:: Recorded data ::
☆ ☆ ☆ ☆ ☆

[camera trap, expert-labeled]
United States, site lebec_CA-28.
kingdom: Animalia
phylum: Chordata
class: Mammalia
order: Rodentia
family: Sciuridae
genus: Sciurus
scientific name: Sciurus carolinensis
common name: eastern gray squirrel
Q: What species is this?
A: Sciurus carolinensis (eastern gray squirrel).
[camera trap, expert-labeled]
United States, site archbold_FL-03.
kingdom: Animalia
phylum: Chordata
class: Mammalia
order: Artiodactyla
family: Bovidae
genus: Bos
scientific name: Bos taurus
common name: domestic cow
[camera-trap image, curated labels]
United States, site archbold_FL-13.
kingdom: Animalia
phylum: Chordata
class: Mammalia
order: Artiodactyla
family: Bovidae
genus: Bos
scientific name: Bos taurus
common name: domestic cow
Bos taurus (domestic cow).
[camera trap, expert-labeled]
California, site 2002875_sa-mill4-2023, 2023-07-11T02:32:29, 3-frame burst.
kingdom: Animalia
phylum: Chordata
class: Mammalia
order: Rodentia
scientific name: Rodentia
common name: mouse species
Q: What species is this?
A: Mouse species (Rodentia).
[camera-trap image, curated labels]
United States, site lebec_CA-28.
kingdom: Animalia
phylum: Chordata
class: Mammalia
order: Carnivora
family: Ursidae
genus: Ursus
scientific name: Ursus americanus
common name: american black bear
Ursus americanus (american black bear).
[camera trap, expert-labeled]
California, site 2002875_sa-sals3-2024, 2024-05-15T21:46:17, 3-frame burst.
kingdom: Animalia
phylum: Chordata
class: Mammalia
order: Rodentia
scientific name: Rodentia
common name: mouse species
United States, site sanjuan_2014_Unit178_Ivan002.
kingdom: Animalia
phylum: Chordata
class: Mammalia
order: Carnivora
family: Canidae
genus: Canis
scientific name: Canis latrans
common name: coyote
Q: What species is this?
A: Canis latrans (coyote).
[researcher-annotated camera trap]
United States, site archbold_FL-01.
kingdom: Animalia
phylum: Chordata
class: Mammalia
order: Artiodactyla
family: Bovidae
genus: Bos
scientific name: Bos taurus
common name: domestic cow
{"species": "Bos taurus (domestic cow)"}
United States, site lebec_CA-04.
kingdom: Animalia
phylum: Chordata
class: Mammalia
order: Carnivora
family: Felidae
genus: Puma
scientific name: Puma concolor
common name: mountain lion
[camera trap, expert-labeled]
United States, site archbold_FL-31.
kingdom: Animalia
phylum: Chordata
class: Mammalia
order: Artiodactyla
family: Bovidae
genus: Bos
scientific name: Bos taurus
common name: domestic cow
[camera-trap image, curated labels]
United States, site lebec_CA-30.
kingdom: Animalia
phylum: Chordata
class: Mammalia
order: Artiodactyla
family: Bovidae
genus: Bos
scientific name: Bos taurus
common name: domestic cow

☆ ☆ ☆ ☆ ☆

:: Task description ::
All of the data needs to be repeated exactly.

:: Answer to the exercise ::
[camera trap, expert-labeled]
United States, site lebec_CA-28.
kingdom: Animalia
phylum: Chordata
class: Mammalia
order: Rodentia
family: Sciuridae
genus: Sciurus
scientific name: Sciurus carolinensis
common name: eastern gray squirrel
Q: What species is this?
A: Sciurus carolinensis (eastern gray squirrel).
[camera trap, expert-labeled]
United States, site archbold_FL-03.
kingdom: Animalia
phylum: Chordata
class: Mammalia
order: Artiodactyla
family: Bovidae
genus: Bos
scientific name: Bos taurus
common name: domestic cow
[camera-trap image, curated labels]
United States, site archbold_FL-13.
kingdom: Animalia
phylum: Chordata
class: Mammalia
order: Artiodactyla
family: Bovidae
genus: Bos
scientific name: Bos taurus
common name: domestic cow
Bos taurus (domestic cow).
[camera trap, expert-labeled]
California, site 2002875_sa-mill4-2023, 2023-07-11T02:32:29, 3-frame burst.
kingdom: Animalia
phylum: Chordata
class: Mammalia
order: Rodentia
scientific name: Rodentia
common name: mouse species
Q: What species is this?
A: Mouse species (Rodentia).
[camera-trap image, curated labels]
United States, site lebec_CA-28.
kingdom: Animalia
phylum: Chordata
class: Mammalia
order: Carnivora
family: Ursidae
genus: Ursus
scientific name: Ursus americanus
common name: american black bear
Ursus americanus (american black bear).
[camera trap, expert-labeled]
California, site 2002875_sa-sals3-2024, 2024-05-15T21:46:17, 3-frame burst.
kingdom: Animalia
phylum: Chordata
class: Mammalia
order: Rodentia
scientific name: Rodentia
common name: mouse species
United States, site sanjuan_2014_Unit178_Ivan002.
kingdom: Animalia
phylum: Chordata
class: Mammalia
order: Carnivora
family: Canidae
genus: Canis
scientific name: Canis latrans
common name: coyote
Q: What species is this?
A: Canis latrans (coyote).
[researcher-annotated camera trap]
United States, site archbold_FL-01.
kingdom: Animalia
phylum: Chordata
class: Mammalia
order: Artiodactyla
family: Bovidae
genus: Bos
scientific name: Bos taurus
common name: domestic cow
{"species": "Bos taurus (domestic cow)"}
United States, site lebec_CA-04.
kingdom: Animalia
phylum: Chordata
class: Mammalia
order: Carnivora
family: Felidae
genus: Puma
scientific name: Puma concolor
common name: mountain lion
[camera trap, expert-labeled]
United States, site archbold_FL-31.
kingdom: Animalia
phylum: Chordata
class: Mammalia
order: Artiodactyla
family: Bovidae
genus: Bos
scientific name: Bos taurus
common name: domestic cow
[camera-trap image, curated labels]
United States, site lebec_CA-30.
kingdom: Animalia
phylum: Chordata
class: Mammalia
order: Artiodactyla
family: Bovidae
genus: Bos
scientific name: Bos taurus
common name: domestic cow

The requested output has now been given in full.